A channel may be closed and unregistered with an endpoint by calling
``ChannelClose`` on the endpoint with the corresponding channel ID. This
will terminate any pending calls and call their ``on_error`` callback
with the ``ABORTED`` status.
.. code-block:: cpp
// When a channel is closed, any pending calls will receive
// on_error callbacks with ABORTED status.
client->CloseChannel(1);
Remapping channels
==================
Some pw_rpc deployments may find it helpful to remap channel IDs in RPC packets.
This can remove the need for globally known channel IDs. Clients can use a
generic channel ID. The server remaps the generic channel ID to an ID associated
with the transport the client is using.
.. doxygengroup:: pw_rpc_channel_functions
:content-only:
A future revision of the pw_rpc protocol will remove the need for global channel
IDs without requiring remapping.
--------
Services
--------
A service is a logical grouping of RPCs defined within a .proto file. ``pw_rpc``
uses these .proto definitions to generate code for a base service, from which
user-defined RPCs are implemented.
``pw_rpc`` supports multiple protobuf libraries, and the generated code API
depends on which is used.
Services must be registered with a server in order to call their methods.
Services may later be unregistered, which aborts calls for methods in that
service and prevents future calls to them, until the service is re-registered.
.. _module-pw_rpc-protobuf-library-apis:
---------------------
Protobuf library APIs
---------------------
.. toctree::
:maxdepth: 1
pwpb/docs
nanopb/docs
----------------------------
Testing a pw_rpc integration
----------------------------
After setting up a ``pw_rpc`` server in your project, you can test that it is
working as intended by registering the provided ``EchoService``, defined in
``echo.proto``, which echoes back a message that it receives.
.. literalinclude:: echo.proto
:language: protobuf
:lines: 14-
For example, in C++ with pw_protobuf:
.. code-block:: c++
#include "pw_rpc/server.h"
// Include the apporpriate header for your protobuf library.
#include "pw_rpc/echo_service_pwpb.h"
constexpr pw::rpc::Channel kChannels[] = { /* ... */ };
static pw::rpc::Server server(kChannels);
static pw::rpc::EchoService echo_service;
void Init() {
server.RegisterService(echo_service);
}
Benchmarking and stress testing
===============================
.. toctree::
:maxdepth: 1
:hidden:
benchmark
``pw_rpc`` provides an RPC service and Python module for stress testing and
benchmarking a ``pw_rpc`` deployment. See :ref:`module-pw_rpc-benchmark`.
------
Naming
------
Reserved names
==============
``pw_rpc`` reserves a few service method names so they can be used for generated
classes. The following names cannnot be used for service methods:
- ``Client``
- ``Service``
- Any reserved words in the languages ``pw_rpc`` supports (e.g. ``class``).

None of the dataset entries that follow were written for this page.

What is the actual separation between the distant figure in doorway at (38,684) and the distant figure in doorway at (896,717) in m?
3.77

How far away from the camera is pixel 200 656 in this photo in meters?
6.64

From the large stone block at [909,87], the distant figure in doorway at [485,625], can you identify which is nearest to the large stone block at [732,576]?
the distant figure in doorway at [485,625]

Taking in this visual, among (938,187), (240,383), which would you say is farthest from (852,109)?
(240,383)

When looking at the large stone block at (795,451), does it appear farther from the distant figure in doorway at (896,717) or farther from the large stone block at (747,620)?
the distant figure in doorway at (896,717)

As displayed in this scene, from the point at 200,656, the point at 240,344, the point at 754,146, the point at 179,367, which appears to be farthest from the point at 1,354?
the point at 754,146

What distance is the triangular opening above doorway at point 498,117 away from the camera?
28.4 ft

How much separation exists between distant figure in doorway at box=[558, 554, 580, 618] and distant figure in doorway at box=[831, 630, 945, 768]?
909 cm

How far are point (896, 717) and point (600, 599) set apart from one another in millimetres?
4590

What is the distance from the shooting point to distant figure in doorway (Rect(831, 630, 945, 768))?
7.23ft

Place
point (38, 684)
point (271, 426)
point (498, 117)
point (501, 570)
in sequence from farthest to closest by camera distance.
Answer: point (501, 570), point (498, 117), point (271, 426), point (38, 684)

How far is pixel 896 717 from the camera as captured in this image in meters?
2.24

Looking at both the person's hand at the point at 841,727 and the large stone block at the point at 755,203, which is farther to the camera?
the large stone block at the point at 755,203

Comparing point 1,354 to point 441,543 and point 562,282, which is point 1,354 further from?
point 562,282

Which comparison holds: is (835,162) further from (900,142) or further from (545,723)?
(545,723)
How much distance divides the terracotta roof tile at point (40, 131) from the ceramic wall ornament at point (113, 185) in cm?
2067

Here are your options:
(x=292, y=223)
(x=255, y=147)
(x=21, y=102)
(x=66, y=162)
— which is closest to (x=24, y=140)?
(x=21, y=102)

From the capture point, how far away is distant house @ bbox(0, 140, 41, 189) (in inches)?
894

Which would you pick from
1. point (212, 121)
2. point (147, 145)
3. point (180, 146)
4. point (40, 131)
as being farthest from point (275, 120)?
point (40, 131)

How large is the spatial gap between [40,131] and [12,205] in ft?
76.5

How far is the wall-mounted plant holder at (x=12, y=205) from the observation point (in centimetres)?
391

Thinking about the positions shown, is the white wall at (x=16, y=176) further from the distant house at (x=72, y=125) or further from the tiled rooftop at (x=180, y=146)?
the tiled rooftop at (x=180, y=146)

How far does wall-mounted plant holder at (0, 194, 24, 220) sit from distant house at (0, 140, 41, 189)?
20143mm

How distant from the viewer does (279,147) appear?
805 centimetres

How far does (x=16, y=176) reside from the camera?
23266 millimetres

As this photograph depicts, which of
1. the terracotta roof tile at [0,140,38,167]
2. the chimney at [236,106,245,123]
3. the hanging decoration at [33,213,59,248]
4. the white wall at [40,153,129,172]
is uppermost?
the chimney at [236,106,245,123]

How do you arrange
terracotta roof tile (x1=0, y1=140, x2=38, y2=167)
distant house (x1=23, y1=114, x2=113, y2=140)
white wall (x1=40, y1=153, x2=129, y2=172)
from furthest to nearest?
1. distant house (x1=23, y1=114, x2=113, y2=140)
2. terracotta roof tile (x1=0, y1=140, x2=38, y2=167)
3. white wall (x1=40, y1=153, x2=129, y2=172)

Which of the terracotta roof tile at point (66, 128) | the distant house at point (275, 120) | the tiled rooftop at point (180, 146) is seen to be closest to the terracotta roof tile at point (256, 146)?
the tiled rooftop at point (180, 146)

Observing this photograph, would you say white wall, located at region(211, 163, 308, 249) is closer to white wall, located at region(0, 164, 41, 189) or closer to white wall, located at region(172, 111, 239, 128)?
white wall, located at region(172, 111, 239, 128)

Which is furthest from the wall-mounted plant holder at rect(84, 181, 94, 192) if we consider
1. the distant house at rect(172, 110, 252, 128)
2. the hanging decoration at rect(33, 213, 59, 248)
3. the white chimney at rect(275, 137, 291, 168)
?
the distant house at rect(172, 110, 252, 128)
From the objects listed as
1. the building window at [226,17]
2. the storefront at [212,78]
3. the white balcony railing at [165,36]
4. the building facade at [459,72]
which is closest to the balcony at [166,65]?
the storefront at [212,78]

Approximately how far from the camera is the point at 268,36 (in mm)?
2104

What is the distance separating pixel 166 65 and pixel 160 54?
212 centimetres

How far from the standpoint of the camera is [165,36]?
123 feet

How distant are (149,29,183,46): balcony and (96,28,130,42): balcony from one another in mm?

``pw_rpc`` does not reserve any service names, but the restriction of avoiding
reserved words in supported languages applies.
Service naming style
====================
``pw_rpc`` service names should use capitalized camel case and should not use
the term "Service". Appending "Service" to a service name is redundant, similar
to appending "Class" or "Function" to a class or function name. The
C++ implementation class may use "Service" in its name, however.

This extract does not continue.